Far away was the figure of the moderate leader once shown by French Emmanuel Macron.
This Monday, the president of the Fifth Republic announced a package of extreme left-wing measures to “fight inflation”.
In a completely desperate act, and going against his liberal allies in the government, Macron announced a generalized price freeze for 90 days (one quarter) under the “anti-inflation quarter” program with characteristics very similar to those employed in the “Fair Prices” program in Argentina and Venezuela.
The leading French supermarket chains will be affected, mainly Carrefour and Intermarché, which will have to maintain a fixed basket of between 400 and 500 products.
Similarly, the Casino chain deployed its own list of 500 frozen prices for 90 days, which will be in effect as of March 15.

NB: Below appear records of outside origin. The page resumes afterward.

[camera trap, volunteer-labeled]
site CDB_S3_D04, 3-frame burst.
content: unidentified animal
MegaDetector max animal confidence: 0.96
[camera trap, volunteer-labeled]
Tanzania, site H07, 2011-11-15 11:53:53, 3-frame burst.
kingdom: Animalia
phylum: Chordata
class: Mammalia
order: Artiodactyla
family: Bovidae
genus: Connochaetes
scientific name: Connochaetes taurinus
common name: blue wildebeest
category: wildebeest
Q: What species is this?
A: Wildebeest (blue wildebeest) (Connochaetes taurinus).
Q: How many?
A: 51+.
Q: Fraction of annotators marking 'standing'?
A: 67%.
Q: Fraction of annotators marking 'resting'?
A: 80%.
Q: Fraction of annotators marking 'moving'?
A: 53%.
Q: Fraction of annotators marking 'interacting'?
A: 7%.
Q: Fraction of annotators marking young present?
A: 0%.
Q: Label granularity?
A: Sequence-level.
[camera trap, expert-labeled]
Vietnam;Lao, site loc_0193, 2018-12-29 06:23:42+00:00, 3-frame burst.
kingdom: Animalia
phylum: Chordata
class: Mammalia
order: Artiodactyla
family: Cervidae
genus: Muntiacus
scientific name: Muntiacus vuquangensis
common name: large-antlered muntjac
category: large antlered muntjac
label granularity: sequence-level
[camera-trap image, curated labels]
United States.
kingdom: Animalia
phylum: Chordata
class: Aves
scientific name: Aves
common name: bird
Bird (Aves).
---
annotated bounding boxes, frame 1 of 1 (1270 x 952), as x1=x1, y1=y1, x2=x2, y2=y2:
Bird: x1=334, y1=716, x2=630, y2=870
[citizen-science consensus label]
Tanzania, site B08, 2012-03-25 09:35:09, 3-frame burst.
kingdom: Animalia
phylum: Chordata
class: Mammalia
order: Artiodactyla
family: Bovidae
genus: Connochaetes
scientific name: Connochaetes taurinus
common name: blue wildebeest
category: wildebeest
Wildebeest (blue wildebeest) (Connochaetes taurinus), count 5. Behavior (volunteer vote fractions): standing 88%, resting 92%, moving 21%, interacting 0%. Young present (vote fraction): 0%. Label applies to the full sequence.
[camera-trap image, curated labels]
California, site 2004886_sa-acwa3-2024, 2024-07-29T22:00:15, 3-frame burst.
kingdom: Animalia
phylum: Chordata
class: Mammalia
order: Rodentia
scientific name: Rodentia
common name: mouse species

It should be noted that throughout history, each and every fiscal intervention has failed to contain the impact of inflation since the generalized rise in prices is a phenomenon that results from the expansion of the money supply.
“It will be a massive, effective, and protective measure, guaranteeing the lowest possible price on several items, which will be freely chosen by distributors, taking the lowest possible price level from retailers’ margins,” declared Economy Minister Bruno Le Maire.
It is a program that combines the agreement with price control.
Supermarkets are allowed to set their own frozen price lists for 90 days, although they are urged to do so, and as a result, a cost of millions of euros is generated on retail margins.
In return, the Gallic government promises to intercede as a negotiator vis-à-vis wholesale suppliers to offset part of the losses.
“We will reopen commercial negotiations with the major industrialists so that the reduction in wholesale prices, which we are seeing on the markets,” announced the Minister of Economy.
The truth is that this type of program is a sort of temporary patch rather than a medium and long-term solution.
Inflation increased again in February and reached 6.2% year-on-year, the highest since 1985, while in the food item (the most worrying for public opinion), inflation exceeded 14%.
As long as the monetary surplus in the economy is not corrected, nominal demand for all goods and services will continue to increase across the board, and prices will have to adjust upwards.
The European Central Bank raised its interest rate to 3% annually in February but reacted late to inflation.